Footsteps: Seeing Like Klimt on an Austrian Lake

Written By Unknown on Jumat, 05 Juli 2013 | 17.35

Imagno/Getty Images; Josef Polleross for The New York Times; Leopold Museum, Vienna

Clockwise from top left: Gustav Klimt; Lake Attersee; "On Lake Attersee," a painting by Klimt.

The Viennese painter Gustav Klimt first visited the stunning turquoise waters of Lake Attersee, in northern Austria, as a young man in search of a summer refuge.

"It is terrible, awful here in Vienna," Klimt wrote to a friend. "Everything parched, hot, dreadful, all this work on top of it, the 'bustle' — I long to be gone like never before."

The leader of Austria's turn-of-the-century modern art movement and Vienna's most famous painter was helping to support two lovers, two children, his mother and two unwed sisters. His need for escape should come as no surprise: fond of sketching naked models in his studio, he was facing accusations of pornography even as wealthy matrons were lining up to have him paint their portraits.

At the age of 38, Klimt journeyed to the Salzkammergut region and made his way to a stone-and-turreted villa at the northern tip of Lake Attersee, at the edge of the Austrian Alps. There, he shed city clothing for floor-length robes, temporarily abandoned his city mistresses and traded stylized portrait painting for the bracing, vivid landscapes of his summer idyll.

Klimt had found his sommerfrische — literally, "summer fresh" — the extended sojourn into this lake-dotted countryside that began as a tradition with the 19th-century Hapsburg emperors and is still beloved by Austrians. He returned to Lake Attersee for 15 more summers until his death in 1918, creating more than 45 of his 50 landscapes in the tiny lakefront towns of Seewalchen, Litzlberg and Weissenbach.

"Anyone who wants to know anything about me as an artist — and this is the only thing that matters," Klimt famously told a journalist, "should look attentively at my pictures and try to discern from them who I am and what I want."

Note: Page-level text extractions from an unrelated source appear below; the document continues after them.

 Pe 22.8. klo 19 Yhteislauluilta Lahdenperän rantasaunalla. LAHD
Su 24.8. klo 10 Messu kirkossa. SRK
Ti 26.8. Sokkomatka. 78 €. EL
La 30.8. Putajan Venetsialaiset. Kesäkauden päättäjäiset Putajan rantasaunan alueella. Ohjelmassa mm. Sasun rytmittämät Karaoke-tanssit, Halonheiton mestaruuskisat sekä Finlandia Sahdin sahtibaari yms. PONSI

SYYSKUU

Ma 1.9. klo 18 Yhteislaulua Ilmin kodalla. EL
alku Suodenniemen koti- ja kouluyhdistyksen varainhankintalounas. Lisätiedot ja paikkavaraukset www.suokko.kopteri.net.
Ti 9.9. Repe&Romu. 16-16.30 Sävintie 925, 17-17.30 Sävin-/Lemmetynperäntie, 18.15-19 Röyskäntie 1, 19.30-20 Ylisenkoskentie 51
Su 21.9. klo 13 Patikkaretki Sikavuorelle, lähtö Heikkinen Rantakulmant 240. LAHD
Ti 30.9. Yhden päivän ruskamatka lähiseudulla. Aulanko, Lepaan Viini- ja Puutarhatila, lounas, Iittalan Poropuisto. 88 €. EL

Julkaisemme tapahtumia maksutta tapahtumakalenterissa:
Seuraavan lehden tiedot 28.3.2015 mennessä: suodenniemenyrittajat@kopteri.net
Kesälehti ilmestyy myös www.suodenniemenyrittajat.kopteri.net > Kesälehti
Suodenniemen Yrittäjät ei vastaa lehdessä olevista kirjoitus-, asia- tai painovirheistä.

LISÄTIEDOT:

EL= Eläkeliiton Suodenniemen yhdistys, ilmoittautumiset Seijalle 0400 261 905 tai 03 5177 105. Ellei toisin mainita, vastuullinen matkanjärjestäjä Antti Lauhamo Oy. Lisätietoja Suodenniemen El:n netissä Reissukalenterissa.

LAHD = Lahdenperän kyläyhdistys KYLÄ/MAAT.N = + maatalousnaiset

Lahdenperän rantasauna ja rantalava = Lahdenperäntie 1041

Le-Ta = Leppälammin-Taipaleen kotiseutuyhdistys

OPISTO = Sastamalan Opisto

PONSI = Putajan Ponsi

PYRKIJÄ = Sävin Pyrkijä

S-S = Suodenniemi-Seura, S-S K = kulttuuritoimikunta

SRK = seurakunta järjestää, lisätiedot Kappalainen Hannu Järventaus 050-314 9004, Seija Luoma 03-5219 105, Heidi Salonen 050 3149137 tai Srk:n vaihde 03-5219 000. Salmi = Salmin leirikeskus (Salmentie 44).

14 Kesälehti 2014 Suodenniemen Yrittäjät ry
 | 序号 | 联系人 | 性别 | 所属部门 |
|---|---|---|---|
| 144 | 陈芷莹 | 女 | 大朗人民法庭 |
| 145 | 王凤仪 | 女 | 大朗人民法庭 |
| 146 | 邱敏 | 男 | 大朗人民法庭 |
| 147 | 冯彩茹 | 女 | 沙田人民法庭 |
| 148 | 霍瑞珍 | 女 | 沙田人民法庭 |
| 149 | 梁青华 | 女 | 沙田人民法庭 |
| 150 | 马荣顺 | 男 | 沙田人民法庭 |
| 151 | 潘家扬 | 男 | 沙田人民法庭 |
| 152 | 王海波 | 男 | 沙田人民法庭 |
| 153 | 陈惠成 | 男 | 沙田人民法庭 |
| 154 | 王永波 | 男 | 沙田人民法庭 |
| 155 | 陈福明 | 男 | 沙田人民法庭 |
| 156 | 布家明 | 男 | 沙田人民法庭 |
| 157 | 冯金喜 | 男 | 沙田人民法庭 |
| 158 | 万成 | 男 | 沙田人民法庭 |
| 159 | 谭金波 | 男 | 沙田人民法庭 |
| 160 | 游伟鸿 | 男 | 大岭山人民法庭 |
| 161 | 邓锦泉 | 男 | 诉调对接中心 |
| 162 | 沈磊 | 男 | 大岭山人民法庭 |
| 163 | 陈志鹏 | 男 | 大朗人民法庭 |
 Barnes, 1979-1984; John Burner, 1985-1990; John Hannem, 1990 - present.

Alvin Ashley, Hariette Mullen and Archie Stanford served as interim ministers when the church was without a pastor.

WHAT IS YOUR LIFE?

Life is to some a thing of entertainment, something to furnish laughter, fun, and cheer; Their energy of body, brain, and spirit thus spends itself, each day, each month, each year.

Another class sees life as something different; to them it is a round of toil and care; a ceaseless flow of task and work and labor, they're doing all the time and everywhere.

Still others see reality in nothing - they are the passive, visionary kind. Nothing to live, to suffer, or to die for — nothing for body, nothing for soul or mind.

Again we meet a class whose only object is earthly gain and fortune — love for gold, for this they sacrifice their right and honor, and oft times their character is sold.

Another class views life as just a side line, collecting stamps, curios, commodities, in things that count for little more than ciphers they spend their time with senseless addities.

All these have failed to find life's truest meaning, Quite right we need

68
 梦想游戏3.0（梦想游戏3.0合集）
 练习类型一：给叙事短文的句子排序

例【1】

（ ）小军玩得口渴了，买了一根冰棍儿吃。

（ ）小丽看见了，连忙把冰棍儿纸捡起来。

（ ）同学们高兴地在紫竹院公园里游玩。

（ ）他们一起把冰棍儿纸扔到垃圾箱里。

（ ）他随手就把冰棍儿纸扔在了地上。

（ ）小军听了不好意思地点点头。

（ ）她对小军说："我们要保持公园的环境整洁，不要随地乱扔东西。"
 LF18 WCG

To even attempt to know the man behind Klimt's masterpieces, one must first go to Vienna. And then one must visit the Attersee, which retains the same open-air charm that drew royalty and artists here more than a century ago.

After a steaming week in Vienna researching Klimt's life and work for a novel — and finding the city as hot and demanding as Klimt did — my husband and I followed his footsteps and drove two and a half hours west, slipping into a low-key, lush countryside where extended families vacation in simple lake houses, cyclists spin through the valley on long treks and weekend sailors ply the lake waters.

We settled into a room with a sweeping water view at the Hotel-Restaurant Häupl and then headed out to follow some of Klimt's routine, rowing in an old-fashioned wooden boat for hours, diving from a silvered wooden dock into bracing water, dining on whole fish cooked on a long stick over open coals and hiking on lush hillsides.

The new Gustav Klimt Center, perched at the lake's edge, was our base of operations. The museum's opening last July, timed to mark the 150th anniversary of Klimt's birth, coincides with a renewed interest in his pastoral paintings. For decades his iconic gold- and silver-accented works, "Adele Bloch-Bauer I" and "The Kiss," eclipsed his innovative landscapes. But in 2011 his colorful "Litzlberg on Attersee" was auctioned at Sotheby's for $40.4 million, and last year the Leopold Museum in Vienna mounted a retrospective that gave equal weight to his landscapes. The new museum at the lake beautifully and intimately highlights Klimt's connection to the lake and its surroundings.

"The story here is that you can see all of Klimt's motifs," said Sandra Tretter, a curator at the center and at the Leopold. "For 27 of his landscape paintings you can stand where he stood and see the view, see what he left out and what he included."

The center, modestly tucked between the gated Schloss Kammer castle and the local marina, also offers a multimedia history of the painter's summer life, and a self-guided walking audio tour along the Gustav Klimt Theme Trail, which turns the towns of Seewalchen, Kammer and Schörfling into an open-air extension of the museum. The tour led us to colorful kiosks along the water where we were treated to a recap of the artist's career highlights, after which we climbed aboard a small motorized skiff with a local guide for a private tour we had arranged through the Attersee tourism office.

The lake water was a brilliant, almost unreal blue and the breeze was making a brisk headwind as we left the shore, eyes peeled for the highlights of the landscape Klimt immortalized in his work.